Happy Mother’s Day
Published 12:01 am Sunday, May 8, 2011
Ninety-seven years ago today, the United States Congress designated the second Sunday of each May to be known as Mother’s Day. The official designation came four years after West Virginia declared it a holiday, and states followed quickly.
President Woodrow Wilson on May 9, 1914, issued a proclamation declaring the first national Mother’s Day as a day for Americans to show the flag in honor of those mothers whose sons had died in war.
It was war that inspired the creation of Mother’s Day, although an official observance was years away. Julia Ward Howe, who penned the “Battle Hymn of the Republic,” conceptualized Mother’s Day in an 1870 song. Legend is that Howe had become so distraught with the death and carnage of the Civil War, she called on mothers to come together in peace — and protest.

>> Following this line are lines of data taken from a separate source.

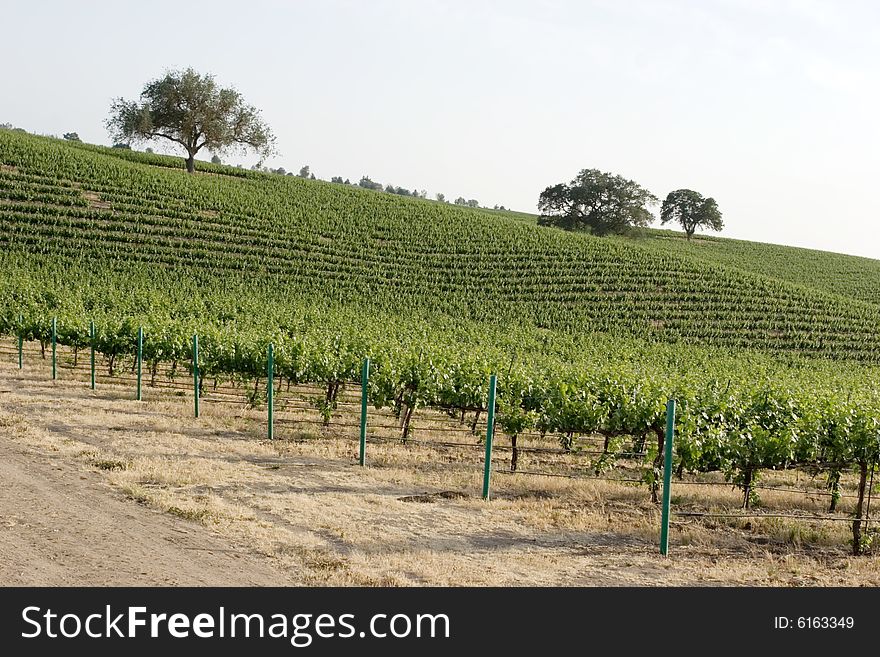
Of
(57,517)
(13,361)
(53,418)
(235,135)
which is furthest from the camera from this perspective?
(235,135)

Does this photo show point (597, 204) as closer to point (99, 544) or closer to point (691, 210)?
point (691, 210)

Howe tried unsuccessfully to have a Mother’s Day celebrated on July 4, but settled on June 2. In 1873, women’s groups in 18 American cities celebrated a day of peace. Howe funded many of the events, but most of them fell by the wayside after she stopped paying.
West Virginian Anna M. Jarvis, whose mother, Anna Reeves Jarvis, also tried to get a national Mother’s Day in the late 1800s, revived the occasion. Jarvis’ first Mother’s Day celebration happened on May 10, 1908, a year before Congress declared the second Sunday in May as Mother’s Day.
In the years following the creation of the national holiday, Jarvis became disenfranchised because she thought commercialization was ruining the spirit of the holiday.
Ask most mothers, and they likely will tell you they want the coffee made for them, breakfast in bed, perhaps, and a sincere “I love you.” Mothers do a thankless job — happily. Many times their sacrifices for their children go unnoticed and certainly underappreciated.
Today we notice and appreciate. We join in wishing a happy Mother’s Day to each and every mother out there. Enjoy the day. It’s yours.